This article was originally published on bmf-tech.com.
Overview
This post summarizes transaction anomalies in MySQL. The MySQL version assumed is 8 series.
Test Environment
The environment used for testing is prepared with docker-compose. (Although it's just one container, so you don't necessarily need to use compose...)
.
├── docker-compose.yml
└── initdb.d
└── 1_schema.sql
docker-compose.yml
version: '3'
services:
mysql:
image: mysql:8.0.33
environment:
MYSQL_ROOT_PASSWORD: password
MYSQL_DATABASE: example
TZ: "Asia/Tokyo"
command: mysqld
ports:
- 3306:3306
volumes:
- ./initdb.d:/docker-entrypoint-initdb.d
1_schema.sql
CREATE DATABASE IF NOT EXISTS example;
DROP TABLE IF EXISTS `users`;
CREATE TABLE `users` (
`id` int(11) UNSIGNED NOT NULL AUTO_INCREMENT PRIMARY KEY,
`name` varchar(255) NOT NULL UNIQUE
) ENGINE = InnoDB DEFAULT CHARSET = utf8;
You can prepare a MySQL 8 series container with docker compose up.
Transaction Isolation Levels
MySQL's InnoDB provides four transaction isolation levels as defined by the ANSI/ISO SQL standard.
| Isolation Level | Dirty Read | Inconsistent Read | Lost Update | Phantom Read |
|---|---|---|---|---|
| READ UNCOMMITTED | ○ | ○ | ○ | ○ |
| READ COMMITTED | × | ○ | ○ | ○ |
| REPEATABLE READ※1 | × | × | ○ | ○※ |
| SERIALIZABLE | × | × | × | × |
※1 REPEATABLE READ is the default in MySQL.
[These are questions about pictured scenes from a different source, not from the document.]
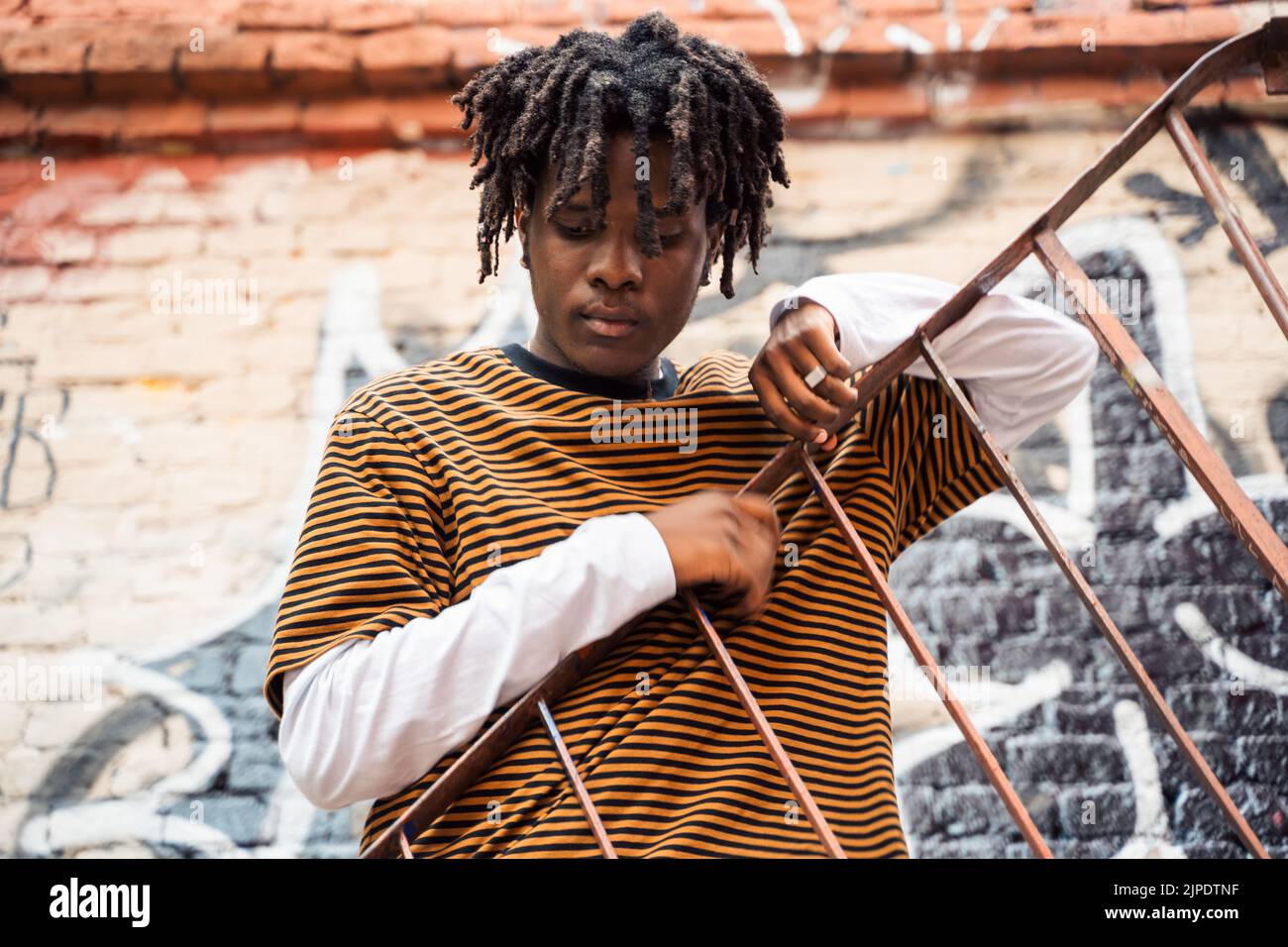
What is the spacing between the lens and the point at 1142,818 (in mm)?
2719

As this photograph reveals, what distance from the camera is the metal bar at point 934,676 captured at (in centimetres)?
112

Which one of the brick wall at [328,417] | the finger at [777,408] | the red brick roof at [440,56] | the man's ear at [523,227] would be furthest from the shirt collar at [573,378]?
the red brick roof at [440,56]

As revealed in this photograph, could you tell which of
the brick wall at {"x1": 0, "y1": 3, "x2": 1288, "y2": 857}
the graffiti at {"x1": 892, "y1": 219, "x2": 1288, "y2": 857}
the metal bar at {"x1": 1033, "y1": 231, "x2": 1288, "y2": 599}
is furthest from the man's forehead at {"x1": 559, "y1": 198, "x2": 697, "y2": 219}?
the graffiti at {"x1": 892, "y1": 219, "x2": 1288, "y2": 857}

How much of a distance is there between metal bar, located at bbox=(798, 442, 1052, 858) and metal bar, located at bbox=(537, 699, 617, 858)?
35cm

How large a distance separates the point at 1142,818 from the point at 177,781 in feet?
7.29

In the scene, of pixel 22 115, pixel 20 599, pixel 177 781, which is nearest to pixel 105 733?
pixel 177 781

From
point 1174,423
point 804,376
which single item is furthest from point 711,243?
point 1174,423

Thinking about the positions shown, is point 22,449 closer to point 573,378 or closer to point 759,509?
point 573,378

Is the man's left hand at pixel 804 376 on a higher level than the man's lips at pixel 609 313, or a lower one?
lower

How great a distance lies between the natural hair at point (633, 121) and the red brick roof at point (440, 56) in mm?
1446

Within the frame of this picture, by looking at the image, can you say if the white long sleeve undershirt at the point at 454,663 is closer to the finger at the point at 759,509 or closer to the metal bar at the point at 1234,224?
the finger at the point at 759,509

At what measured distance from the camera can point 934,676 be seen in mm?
1180

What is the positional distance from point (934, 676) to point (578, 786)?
0.37 metres

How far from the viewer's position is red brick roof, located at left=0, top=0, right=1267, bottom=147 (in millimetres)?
2986
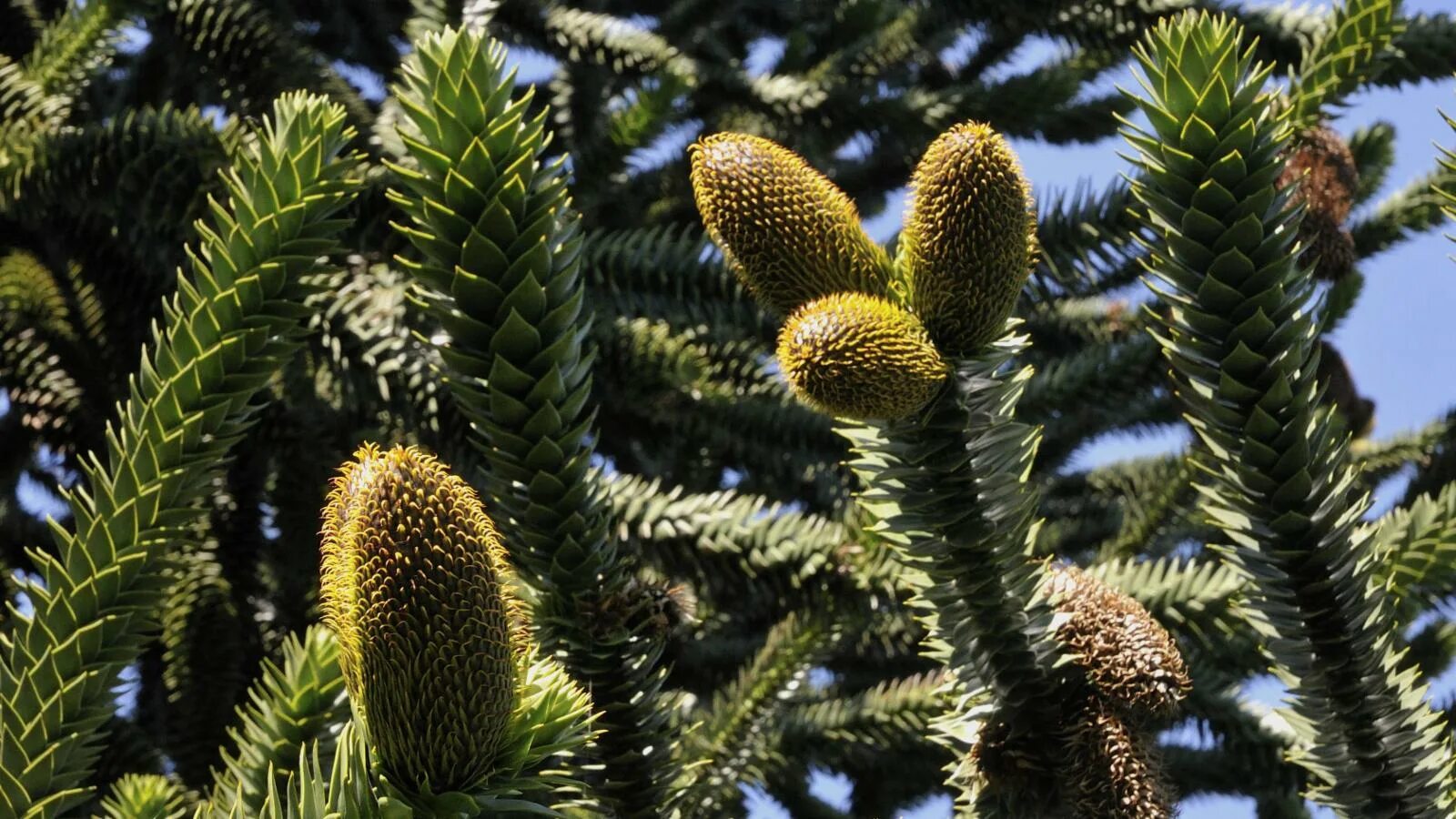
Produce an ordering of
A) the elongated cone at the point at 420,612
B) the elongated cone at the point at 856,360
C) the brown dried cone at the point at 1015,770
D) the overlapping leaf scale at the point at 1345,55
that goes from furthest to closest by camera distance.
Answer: the overlapping leaf scale at the point at 1345,55
the brown dried cone at the point at 1015,770
the elongated cone at the point at 856,360
the elongated cone at the point at 420,612

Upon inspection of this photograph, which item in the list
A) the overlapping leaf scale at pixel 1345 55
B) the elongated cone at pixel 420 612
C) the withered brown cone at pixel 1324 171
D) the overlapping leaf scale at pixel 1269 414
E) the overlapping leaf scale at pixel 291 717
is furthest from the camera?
the withered brown cone at pixel 1324 171

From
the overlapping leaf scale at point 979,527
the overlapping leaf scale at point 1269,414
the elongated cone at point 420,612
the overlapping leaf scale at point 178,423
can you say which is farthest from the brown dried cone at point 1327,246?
the elongated cone at point 420,612

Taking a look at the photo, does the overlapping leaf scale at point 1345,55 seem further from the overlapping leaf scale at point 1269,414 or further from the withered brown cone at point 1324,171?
the overlapping leaf scale at point 1269,414

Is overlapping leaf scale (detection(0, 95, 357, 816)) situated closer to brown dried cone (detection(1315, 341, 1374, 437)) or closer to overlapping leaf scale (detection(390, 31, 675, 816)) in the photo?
overlapping leaf scale (detection(390, 31, 675, 816))

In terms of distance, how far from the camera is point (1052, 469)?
376 cm

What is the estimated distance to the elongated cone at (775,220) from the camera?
1.46 metres

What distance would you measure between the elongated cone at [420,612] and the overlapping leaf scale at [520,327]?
32 cm

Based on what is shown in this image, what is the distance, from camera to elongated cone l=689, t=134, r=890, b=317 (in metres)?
1.46

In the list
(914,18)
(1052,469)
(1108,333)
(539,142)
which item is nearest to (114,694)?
(539,142)

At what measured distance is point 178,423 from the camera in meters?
1.57

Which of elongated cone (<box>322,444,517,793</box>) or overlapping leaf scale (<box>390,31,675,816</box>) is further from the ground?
overlapping leaf scale (<box>390,31,675,816</box>)

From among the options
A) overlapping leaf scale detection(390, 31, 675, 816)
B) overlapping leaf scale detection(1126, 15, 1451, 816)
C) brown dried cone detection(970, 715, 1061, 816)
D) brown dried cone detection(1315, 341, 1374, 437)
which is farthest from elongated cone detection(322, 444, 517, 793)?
brown dried cone detection(1315, 341, 1374, 437)

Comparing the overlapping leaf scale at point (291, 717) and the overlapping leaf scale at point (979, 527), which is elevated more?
the overlapping leaf scale at point (979, 527)

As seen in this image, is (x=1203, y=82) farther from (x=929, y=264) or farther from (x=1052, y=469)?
(x=1052, y=469)
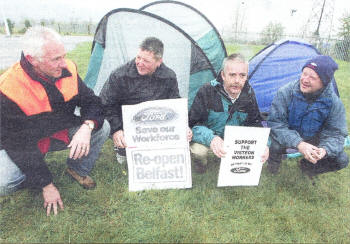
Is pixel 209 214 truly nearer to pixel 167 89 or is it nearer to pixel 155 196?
pixel 155 196

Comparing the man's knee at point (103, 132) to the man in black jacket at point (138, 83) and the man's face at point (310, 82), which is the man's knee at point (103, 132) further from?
the man's face at point (310, 82)

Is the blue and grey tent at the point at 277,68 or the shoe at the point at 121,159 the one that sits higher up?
the blue and grey tent at the point at 277,68

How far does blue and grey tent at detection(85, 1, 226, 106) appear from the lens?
3270 mm

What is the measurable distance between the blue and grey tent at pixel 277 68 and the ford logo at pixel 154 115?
2.03 metres

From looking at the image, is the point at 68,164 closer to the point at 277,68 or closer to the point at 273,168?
the point at 273,168

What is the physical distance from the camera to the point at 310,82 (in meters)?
2.35

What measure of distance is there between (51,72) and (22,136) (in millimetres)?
553

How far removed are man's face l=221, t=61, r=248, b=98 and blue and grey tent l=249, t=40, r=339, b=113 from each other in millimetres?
1535

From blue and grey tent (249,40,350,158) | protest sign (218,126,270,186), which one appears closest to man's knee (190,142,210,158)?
protest sign (218,126,270,186)

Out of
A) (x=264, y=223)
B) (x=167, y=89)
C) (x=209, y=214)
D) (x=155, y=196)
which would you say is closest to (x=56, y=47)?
(x=167, y=89)

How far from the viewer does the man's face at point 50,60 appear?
1.84 meters

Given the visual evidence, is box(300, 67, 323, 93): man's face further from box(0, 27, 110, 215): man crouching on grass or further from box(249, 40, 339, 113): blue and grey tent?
box(0, 27, 110, 215): man crouching on grass

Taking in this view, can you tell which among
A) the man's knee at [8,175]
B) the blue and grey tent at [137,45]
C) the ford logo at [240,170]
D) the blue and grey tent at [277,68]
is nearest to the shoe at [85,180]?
the man's knee at [8,175]

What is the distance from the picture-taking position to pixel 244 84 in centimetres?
244
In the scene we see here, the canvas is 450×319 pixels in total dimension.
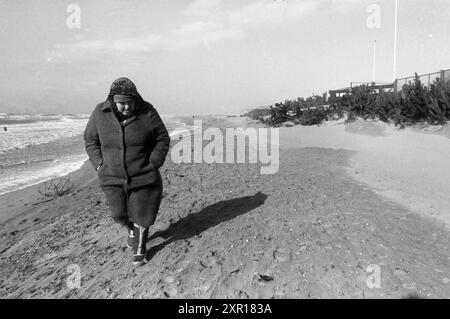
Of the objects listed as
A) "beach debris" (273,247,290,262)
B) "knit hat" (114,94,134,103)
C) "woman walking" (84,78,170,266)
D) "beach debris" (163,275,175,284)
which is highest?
"knit hat" (114,94,134,103)

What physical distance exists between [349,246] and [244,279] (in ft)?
4.08

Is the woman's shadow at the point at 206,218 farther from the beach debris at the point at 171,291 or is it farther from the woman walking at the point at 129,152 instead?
the beach debris at the point at 171,291

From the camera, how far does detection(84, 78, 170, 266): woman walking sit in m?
3.23

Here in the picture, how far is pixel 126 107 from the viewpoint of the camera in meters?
3.20

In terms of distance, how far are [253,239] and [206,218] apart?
107 centimetres

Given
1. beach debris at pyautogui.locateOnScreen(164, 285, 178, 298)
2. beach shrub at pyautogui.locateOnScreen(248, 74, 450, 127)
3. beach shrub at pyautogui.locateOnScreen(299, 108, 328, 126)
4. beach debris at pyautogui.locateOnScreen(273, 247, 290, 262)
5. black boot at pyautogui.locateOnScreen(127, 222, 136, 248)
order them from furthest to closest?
beach shrub at pyautogui.locateOnScreen(299, 108, 328, 126), beach shrub at pyautogui.locateOnScreen(248, 74, 450, 127), black boot at pyautogui.locateOnScreen(127, 222, 136, 248), beach debris at pyautogui.locateOnScreen(273, 247, 290, 262), beach debris at pyautogui.locateOnScreen(164, 285, 178, 298)

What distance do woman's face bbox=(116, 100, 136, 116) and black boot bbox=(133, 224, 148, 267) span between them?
1.23 m

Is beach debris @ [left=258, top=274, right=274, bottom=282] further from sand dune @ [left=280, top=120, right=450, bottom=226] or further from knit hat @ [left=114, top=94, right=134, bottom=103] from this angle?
sand dune @ [left=280, top=120, right=450, bottom=226]

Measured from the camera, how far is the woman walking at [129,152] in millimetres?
3232

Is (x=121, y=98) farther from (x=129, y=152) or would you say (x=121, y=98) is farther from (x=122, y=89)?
(x=129, y=152)

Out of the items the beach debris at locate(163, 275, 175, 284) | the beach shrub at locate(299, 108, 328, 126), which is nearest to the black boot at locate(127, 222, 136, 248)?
the beach debris at locate(163, 275, 175, 284)

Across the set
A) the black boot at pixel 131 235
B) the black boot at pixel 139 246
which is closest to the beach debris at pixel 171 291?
the black boot at pixel 139 246

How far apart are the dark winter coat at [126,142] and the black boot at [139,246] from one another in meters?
0.53

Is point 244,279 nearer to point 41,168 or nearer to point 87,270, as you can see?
point 87,270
※2 Although marked as ○ above, MySQL is designed to prevent phantom reads in REPEATABLE READ.
The transaction isolation level ranges from READ UNCOMMITTED, the lowest, to SERIALIZABLE, the highest. The above table is ordered from lowest to highest. Generally, the higher the isolation, the lower the performance tends to be.
For more on transactions, see Transaction Overview.
Anomalies
Let's reproduce transaction anomalies in MySQL.
An anomaly refers to "unexpected results or inconsistencies arising from transaction isolation levels or processing order."
There are anomalies defined by ANSI SQL standards or ISO/IEC 9075, and there are various others besides those discussed here.
Inconsistent read is not defined by those standards. (I couldn't find where it is defined...)
Transactions are denoted as TX. Numbers are used to distinguish multiple transactions (e.g., TX1, TX2).
Dirty Read
Dirty read is a phenomenon where TX1 reads data from TX2 before TX2 commits.
Test
All sessions are conducted with READ UNCOMMITTED.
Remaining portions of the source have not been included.